*Task prompt:* Every line below is to be quoted exactly, with nothing added or dropped.

*Material provided:*

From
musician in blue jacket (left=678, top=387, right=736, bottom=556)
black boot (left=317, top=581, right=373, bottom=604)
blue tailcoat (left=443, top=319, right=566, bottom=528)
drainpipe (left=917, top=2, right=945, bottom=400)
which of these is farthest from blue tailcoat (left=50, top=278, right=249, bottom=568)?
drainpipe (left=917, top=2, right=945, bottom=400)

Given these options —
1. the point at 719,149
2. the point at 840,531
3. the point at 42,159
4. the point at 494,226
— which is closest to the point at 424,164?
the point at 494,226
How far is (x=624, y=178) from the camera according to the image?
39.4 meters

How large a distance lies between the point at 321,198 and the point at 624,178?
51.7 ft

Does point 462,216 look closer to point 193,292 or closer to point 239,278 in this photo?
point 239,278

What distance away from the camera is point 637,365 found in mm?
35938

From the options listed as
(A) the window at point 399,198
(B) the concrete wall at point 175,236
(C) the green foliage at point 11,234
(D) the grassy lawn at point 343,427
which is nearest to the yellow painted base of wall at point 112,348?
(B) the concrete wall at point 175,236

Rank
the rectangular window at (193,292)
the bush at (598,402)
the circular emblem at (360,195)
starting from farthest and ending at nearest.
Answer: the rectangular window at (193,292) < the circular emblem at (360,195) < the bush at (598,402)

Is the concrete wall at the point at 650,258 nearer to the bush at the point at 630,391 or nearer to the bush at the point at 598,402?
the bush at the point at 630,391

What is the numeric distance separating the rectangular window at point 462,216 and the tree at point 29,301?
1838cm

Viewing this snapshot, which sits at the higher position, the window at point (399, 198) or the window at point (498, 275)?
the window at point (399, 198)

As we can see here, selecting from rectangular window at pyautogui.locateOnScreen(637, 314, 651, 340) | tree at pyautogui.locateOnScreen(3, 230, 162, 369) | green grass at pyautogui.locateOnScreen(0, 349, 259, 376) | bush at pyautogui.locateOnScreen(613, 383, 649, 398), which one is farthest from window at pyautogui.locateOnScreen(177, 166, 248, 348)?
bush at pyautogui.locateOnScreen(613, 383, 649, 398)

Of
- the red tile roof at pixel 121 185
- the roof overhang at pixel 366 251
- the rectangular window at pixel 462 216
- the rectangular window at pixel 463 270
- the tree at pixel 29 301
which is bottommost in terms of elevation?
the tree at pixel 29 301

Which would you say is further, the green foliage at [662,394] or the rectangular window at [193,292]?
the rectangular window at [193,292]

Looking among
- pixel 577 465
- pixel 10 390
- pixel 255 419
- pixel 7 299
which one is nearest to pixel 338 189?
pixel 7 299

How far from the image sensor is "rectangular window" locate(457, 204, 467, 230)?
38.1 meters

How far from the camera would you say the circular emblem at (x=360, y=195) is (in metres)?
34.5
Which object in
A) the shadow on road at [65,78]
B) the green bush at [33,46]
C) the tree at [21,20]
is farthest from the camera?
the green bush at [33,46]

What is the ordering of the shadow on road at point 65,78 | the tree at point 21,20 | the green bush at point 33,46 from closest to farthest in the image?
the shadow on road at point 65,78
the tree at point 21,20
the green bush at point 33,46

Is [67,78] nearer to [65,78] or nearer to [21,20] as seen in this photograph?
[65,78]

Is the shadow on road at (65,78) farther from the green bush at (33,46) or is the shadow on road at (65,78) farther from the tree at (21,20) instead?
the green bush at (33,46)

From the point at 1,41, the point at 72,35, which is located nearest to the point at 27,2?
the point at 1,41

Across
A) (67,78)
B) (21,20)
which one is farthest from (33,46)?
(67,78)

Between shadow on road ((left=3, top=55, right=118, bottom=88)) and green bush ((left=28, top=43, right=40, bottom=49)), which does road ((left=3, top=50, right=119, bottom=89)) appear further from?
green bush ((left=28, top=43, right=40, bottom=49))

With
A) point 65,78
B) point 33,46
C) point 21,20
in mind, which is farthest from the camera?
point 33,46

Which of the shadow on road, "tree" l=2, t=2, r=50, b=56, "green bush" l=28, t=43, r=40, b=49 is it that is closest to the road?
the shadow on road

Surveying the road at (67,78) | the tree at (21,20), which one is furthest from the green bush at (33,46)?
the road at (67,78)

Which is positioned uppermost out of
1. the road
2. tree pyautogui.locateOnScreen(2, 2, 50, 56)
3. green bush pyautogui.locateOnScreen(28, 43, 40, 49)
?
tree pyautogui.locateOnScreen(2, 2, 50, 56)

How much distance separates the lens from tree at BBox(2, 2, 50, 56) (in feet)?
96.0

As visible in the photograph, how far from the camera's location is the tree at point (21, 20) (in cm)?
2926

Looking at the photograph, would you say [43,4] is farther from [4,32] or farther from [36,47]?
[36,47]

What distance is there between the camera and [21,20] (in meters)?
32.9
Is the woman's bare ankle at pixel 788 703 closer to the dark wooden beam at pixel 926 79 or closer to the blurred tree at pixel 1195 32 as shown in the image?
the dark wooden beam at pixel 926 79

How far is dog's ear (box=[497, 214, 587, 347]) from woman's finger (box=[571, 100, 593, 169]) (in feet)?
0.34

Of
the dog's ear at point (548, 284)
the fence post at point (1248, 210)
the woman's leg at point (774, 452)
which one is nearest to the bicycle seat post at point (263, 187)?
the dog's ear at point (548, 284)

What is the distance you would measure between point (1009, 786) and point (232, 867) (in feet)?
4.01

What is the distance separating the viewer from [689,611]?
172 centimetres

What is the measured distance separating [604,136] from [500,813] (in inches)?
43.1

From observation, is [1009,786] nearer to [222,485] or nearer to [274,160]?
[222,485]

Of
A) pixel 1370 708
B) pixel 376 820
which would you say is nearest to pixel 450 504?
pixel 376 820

*Answer to the exercise:*
From
musician in blue jacket (left=678, top=387, right=736, bottom=556)
black boot (left=317, top=581, right=373, bottom=604)
blue tailcoat (left=443, top=319, right=566, bottom=528)
drainpipe (left=917, top=2, right=945, bottom=400)
which of these is farthest from blue tailcoat (left=50, top=278, right=249, bottom=568)?
drainpipe (left=917, top=2, right=945, bottom=400)

Given these options —
1. the point at 719,149
2. the point at 840,531
3. the point at 42,159
4. the point at 494,226
— which is closest to the point at 424,164?
the point at 494,226
How far is (x=624, y=178) from the camera according to the image?
39.4 meters

How large a distance lies between the point at 321,198 and the point at 624,178?
51.7 ft

Does point 462,216 look closer to point 193,292 or closer to point 239,278 in this photo?
point 239,278

What distance away from the camera is point 637,365 found in mm?
35938

From the options listed as
(A) the window at point 399,198
(B) the concrete wall at point 175,236
(C) the green foliage at point 11,234
(D) the grassy lawn at point 343,427
which is nearest to the yellow painted base of wall at point 112,348?
(B) the concrete wall at point 175,236

Rank
the rectangular window at (193,292)
the bush at (598,402)
the circular emblem at (360,195)
starting from farthest and ending at nearest.
Answer: the rectangular window at (193,292) < the circular emblem at (360,195) < the bush at (598,402)

Is the concrete wall at the point at 650,258 nearer to the bush at the point at 630,391 or nearer to the bush at the point at 598,402?
the bush at the point at 630,391

What is the numeric distance separating the rectangular window at point 462,216 and the tree at point 29,301?
1838cm

Viewing this snapshot, which sits at the higher position, the window at point (399, 198) or the window at point (498, 275)?
the window at point (399, 198)

As we can see here, selecting from rectangular window at pyautogui.locateOnScreen(637, 314, 651, 340) | tree at pyautogui.locateOnScreen(3, 230, 162, 369) | green grass at pyautogui.locateOnScreen(0, 349, 259, 376) | bush at pyautogui.locateOnScreen(613, 383, 649, 398), which one is farthest from window at pyautogui.locateOnScreen(177, 166, 248, 348)?
bush at pyautogui.locateOnScreen(613, 383, 649, 398)

Of
- the red tile roof at pixel 121 185
- the roof overhang at pixel 366 251
- the rectangular window at pixel 462 216
- the rectangular window at pixel 463 270
- the tree at pixel 29 301
which is bottommost in terms of elevation?
the tree at pixel 29 301

Which would you say is further, the green foliage at [662,394] or the rectangular window at [193,292]?
the rectangular window at [193,292]

Looking among
- pixel 577 465
- pixel 10 390
- pixel 255 419
- pixel 7 299
which one is nearest to pixel 338 189?
pixel 7 299

How far from the image sensor is "rectangular window" locate(457, 204, 467, 230)?
38.1 meters

How far from the camera would you say the circular emblem at (x=360, y=195) is (in metres)?
34.5
Which object in
A) the shadow on road at [65,78]
B) the green bush at [33,46]
C) the tree at [21,20]
is farthest from the camera?
the green bush at [33,46]

What is the ordering of the shadow on road at point 65,78 | the tree at point 21,20 | the green bush at point 33,46 from closest to farthest in the image?
the shadow on road at point 65,78
the tree at point 21,20
the green bush at point 33,46

Is [67,78] nearer to [65,78] or nearer to [21,20] as seen in this photograph?
[65,78]

Is the shadow on road at (65,78) farther from the green bush at (33,46) or is the shadow on road at (65,78) farther from the tree at (21,20) instead?
the green bush at (33,46)

From the point at 1,41, the point at 72,35, which is located nearest to the point at 27,2?
the point at 1,41

Across
A) (67,78)
B) (21,20)
which one is farthest from (33,46)?
(67,78)

Between shadow on road ((left=3, top=55, right=118, bottom=88)) and green bush ((left=28, top=43, right=40, bottom=49)), which does road ((left=3, top=50, right=119, bottom=89)) appear further from?
green bush ((left=28, top=43, right=40, bottom=49))

With
A) point 65,78
B) point 33,46
C) point 21,20
in mind, which is farthest from the camera?
point 33,46

Which of the shadow on road, "tree" l=2, t=2, r=50, b=56, "green bush" l=28, t=43, r=40, b=49 is it that is closest to the road?
the shadow on road

Surveying the road at (67,78) | the tree at (21,20), which one is furthest from the green bush at (33,46)?
the road at (67,78)

Which is positioned uppermost out of
1. the road
2. tree pyautogui.locateOnScreen(2, 2, 50, 56)
3. green bush pyautogui.locateOnScreen(28, 43, 40, 49)
?
tree pyautogui.locateOnScreen(2, 2, 50, 56)

How much distance separates the lens from tree at BBox(2, 2, 50, 56) (in feet)?
96.0

As visible in the photograph, how far from the camera's location is the tree at point (21, 20) (in cm)?
2926

Looking at the photograph, would you say [43,4] is farther from [4,32] or farther from [36,47]?
[36,47]

What distance is there between the camera and [21,20] (in meters)?
32.9
Is the woman's bare ankle at pixel 788 703 closer to the dark wooden beam at pixel 926 79 or closer to the blurred tree at pixel 1195 32 as shown in the image?
the dark wooden beam at pixel 926 79

How far is dog's ear (box=[497, 214, 587, 347]) from woman's finger (box=[571, 100, 593, 169]) (in feet)?
0.34

Of
the dog's ear at point (548, 284)
the fence post at point (1248, 210)
the woman's leg at point (774, 452)
which one is nearest to the bicycle seat post at point (263, 187)?
the dog's ear at point (548, 284)

What is the distance you would measure between point (1009, 786) and point (232, 867) (in feet)?
4.01

What is the distance separating the viewer from [689,611]?
172 centimetres

What is the measured distance separating [604,136] from [500,813] (in inches)?
43.1

From observation, is [1009,786] nearer to [222,485] or nearer to [274,160]?
[222,485]

Of
A) pixel 1370 708
B) pixel 376 820
which would you say is nearest to pixel 450 504?
pixel 376 820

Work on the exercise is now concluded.